> [AIM OF THE EXERCISE]:
How would the scholar's research page on Bergson and Scheler go on? Continue it from the last entry shown.

━━━━━ TEXT SECTION

Research interests: emotions; language; narrative; time; legal studies; critical theory; literary criticism; political thought and legal practice in Latin America

I.

The Belief in Intuition: Individuality and Authority in Henri Bergson and Max Scheler (Philadelphia: University of Pennsylvania Press, 2021). 

Reviews and Symposia: Perspectives on Politics, Review of Metaphysics, History of European Ideas, Contemporary Political Theory, and Política y Gobierno

My book looks into Bergson and Scheler—two extremely illustrious figures in their own time but relatively forgotten after WWII—to show that 20th century liberalism and its standard approach to freedom and authority via law and institutions pays a high price for putting aside the phenomenological depths involved in those two concepts. Instead, Bergson’s anti-essentialist metaphysics and Scheler’s philosophical anthropology teach us that a more robust moral psychology—one informed by our temporal nature and capable of acknowledging that human beings cannot be reduced to either reason or sensation, principles or interests—is needed to more fully understand what threatens freedom and corrupts authority.

In parallelly rehabilitating Bergson and Scheler for contemporary audiences in political theory, the book seeks to help us appreciate the current crisis of liberalism and the challenges of populism from a vantage point other than the totalitarian experiences of the previous century, which decisively mark the character of contemporary liberalism. In doing so, it hopes to offer a healthy political corrective for our time.

The following articles (and a translation) are related to my book project:

Max Scheler and Charles Taylor on Self-Knowledge: Dispatches from “the Swarm” (in Legacies of Max Scheler, ed. Eric Mohr and J. Edward Hackett, Marquette University Press, 2025).

The cultivation of the ear: practices of political listening and The Belief in Intuition, Contemporary Political Theory  23 (2024), 640–659 (with Eric Mohr, Simon Glezos, and Mark Westmoreland).

Review exchange of Humberto Beck’s The Moment of Rupture: Historical Consciousness in Interwar German Thought, and The Belief in Intuition, Política y Gobierno 31, no. 2 (2024, in Spanish).

━━━━━━━━━━
━━━━━ COLLECTED DATA

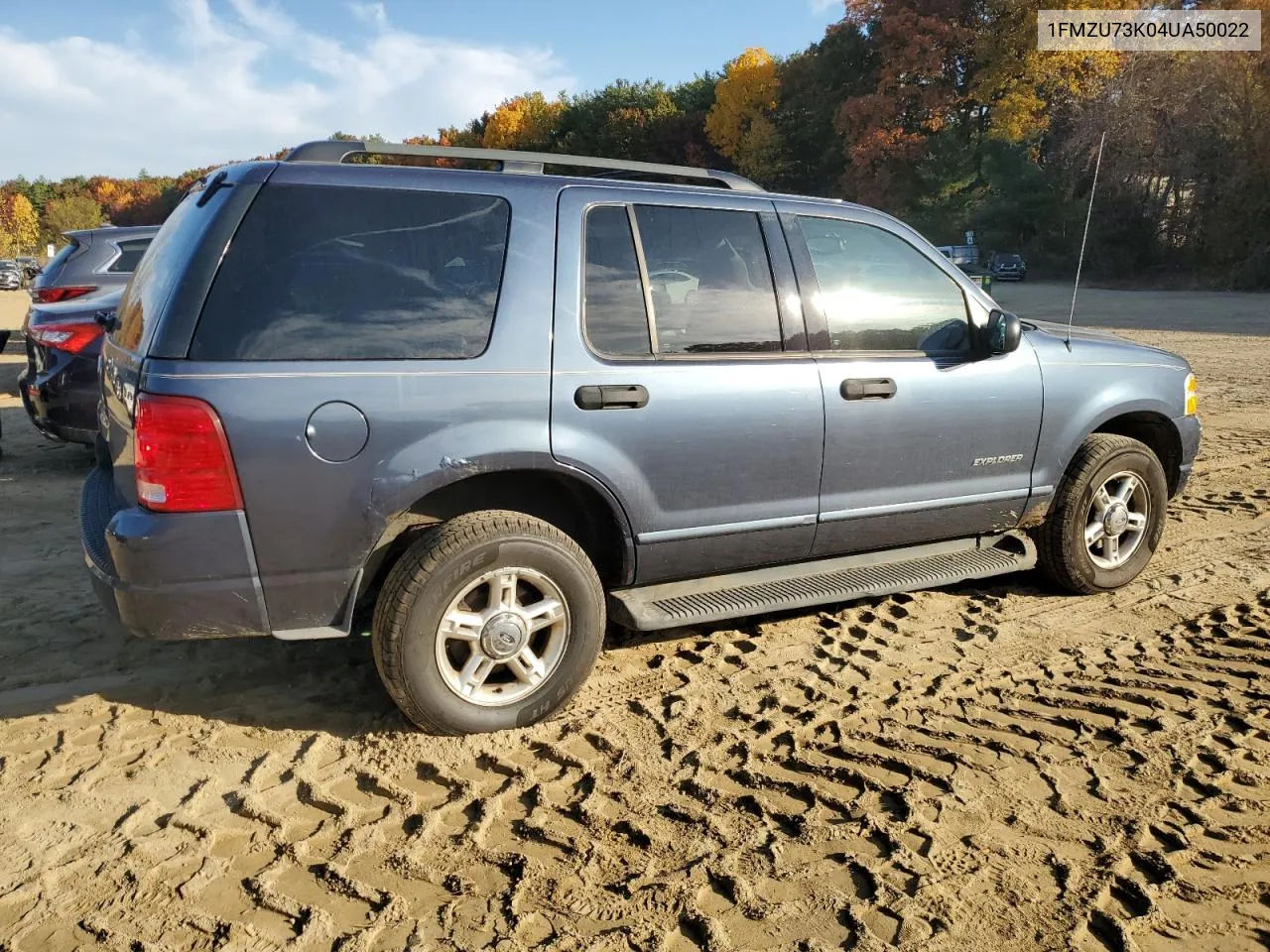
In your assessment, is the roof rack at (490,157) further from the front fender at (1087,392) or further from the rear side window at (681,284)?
the front fender at (1087,392)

━━━━━━━━━━

> [RESPONSE]:
The relation between the ‘City’ and the ‘Soul’, and the role of small-scale exemplars within the city: a response to the symposium on The Belief in Intuition, History of European Ideas 50, 8 (2024): 1491–94. 

Max Scheler and Adam Smith on SympathyThe Review of Politics, Vol. 79, No. 3, Summer 2017, pp. 365-387.

Henri Bergson and the Morality of Uncertainty, Journal of French and Francophone Philosophy / Revue de la Philosophie Française et de la Langue Française, Vol. 24, No. 2, 2016.

Translation of Henri Bergson, Historia de la idea del tiempo. Curso en el Collège de France 1902-1903 (Ciudad de México: Paidós, 2017) (Histoire de l’idée de temps. Cours au Collège de France 1902-1903, PUF). (With Luz Noguez). Free extract from publisher. Reviews: Estudios Filosóficos, Síntesis, Revista Ciencias y Humanidades, El País.

II.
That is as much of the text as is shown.